- **TASK DESCRIPTION**: Where the line with "The researchers measured R@k" appears in the records below, start there and transcribe each line exactly through the last.

-- Opening Marker --

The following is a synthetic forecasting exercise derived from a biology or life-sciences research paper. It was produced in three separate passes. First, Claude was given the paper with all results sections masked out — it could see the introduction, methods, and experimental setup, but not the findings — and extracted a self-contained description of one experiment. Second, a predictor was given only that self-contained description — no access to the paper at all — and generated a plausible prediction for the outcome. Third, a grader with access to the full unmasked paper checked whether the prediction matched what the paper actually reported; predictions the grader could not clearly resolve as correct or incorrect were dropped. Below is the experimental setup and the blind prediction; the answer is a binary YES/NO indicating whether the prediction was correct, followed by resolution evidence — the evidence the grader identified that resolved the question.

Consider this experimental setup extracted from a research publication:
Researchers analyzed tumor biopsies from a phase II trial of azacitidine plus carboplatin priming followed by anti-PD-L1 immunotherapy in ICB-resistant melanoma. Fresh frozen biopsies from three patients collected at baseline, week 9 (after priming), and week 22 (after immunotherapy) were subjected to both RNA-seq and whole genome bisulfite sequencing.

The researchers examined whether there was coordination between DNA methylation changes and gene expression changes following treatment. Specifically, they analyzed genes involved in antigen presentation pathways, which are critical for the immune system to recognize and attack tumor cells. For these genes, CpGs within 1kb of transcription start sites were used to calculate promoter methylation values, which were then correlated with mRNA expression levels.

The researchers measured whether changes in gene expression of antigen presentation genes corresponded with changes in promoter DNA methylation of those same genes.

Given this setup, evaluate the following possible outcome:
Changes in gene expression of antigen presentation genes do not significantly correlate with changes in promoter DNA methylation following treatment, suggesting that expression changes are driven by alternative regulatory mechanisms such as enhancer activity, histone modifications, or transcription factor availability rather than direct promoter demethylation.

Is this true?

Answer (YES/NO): NO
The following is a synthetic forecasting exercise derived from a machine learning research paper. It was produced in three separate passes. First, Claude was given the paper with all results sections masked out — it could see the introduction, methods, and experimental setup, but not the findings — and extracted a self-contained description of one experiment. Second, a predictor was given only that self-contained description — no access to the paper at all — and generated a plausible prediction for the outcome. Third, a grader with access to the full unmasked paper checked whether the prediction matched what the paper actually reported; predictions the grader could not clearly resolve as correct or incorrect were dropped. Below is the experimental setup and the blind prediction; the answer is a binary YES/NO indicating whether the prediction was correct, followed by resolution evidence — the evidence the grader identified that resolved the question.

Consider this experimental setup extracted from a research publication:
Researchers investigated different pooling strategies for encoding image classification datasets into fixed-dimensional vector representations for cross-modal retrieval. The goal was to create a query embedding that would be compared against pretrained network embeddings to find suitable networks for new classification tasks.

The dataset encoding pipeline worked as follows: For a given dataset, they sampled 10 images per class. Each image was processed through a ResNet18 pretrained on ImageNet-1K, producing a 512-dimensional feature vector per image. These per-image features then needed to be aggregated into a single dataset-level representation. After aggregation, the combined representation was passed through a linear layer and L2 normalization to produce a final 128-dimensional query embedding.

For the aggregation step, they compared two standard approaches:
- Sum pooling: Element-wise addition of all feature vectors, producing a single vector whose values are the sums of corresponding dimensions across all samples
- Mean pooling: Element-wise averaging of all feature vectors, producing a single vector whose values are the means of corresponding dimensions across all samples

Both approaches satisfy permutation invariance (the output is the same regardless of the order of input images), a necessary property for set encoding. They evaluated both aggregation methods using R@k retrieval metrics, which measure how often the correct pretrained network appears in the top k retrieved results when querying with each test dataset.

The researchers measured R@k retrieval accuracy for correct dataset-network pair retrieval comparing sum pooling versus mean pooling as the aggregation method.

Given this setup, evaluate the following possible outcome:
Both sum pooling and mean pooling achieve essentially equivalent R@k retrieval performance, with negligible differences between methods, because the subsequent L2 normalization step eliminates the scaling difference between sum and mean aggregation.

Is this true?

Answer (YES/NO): NO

-- Closing Marker --

- **EXERCISE RESULT**:
The researchers measured R@k retrieval accuracy for correct dataset-network pair retrieval comparing sum pooling versus mean pooling as the aggregation method.

Given this setup, evaluate the following possible outcome:
Both sum pooling and mean pooling achieve essentially equivalent R@k retrieval performance, with negligible differences between methods, because the subsequent L2 normalization step eliminates the scaling difference between sum and mean aggregation.

Is this true?

Answer (YES/NO): NO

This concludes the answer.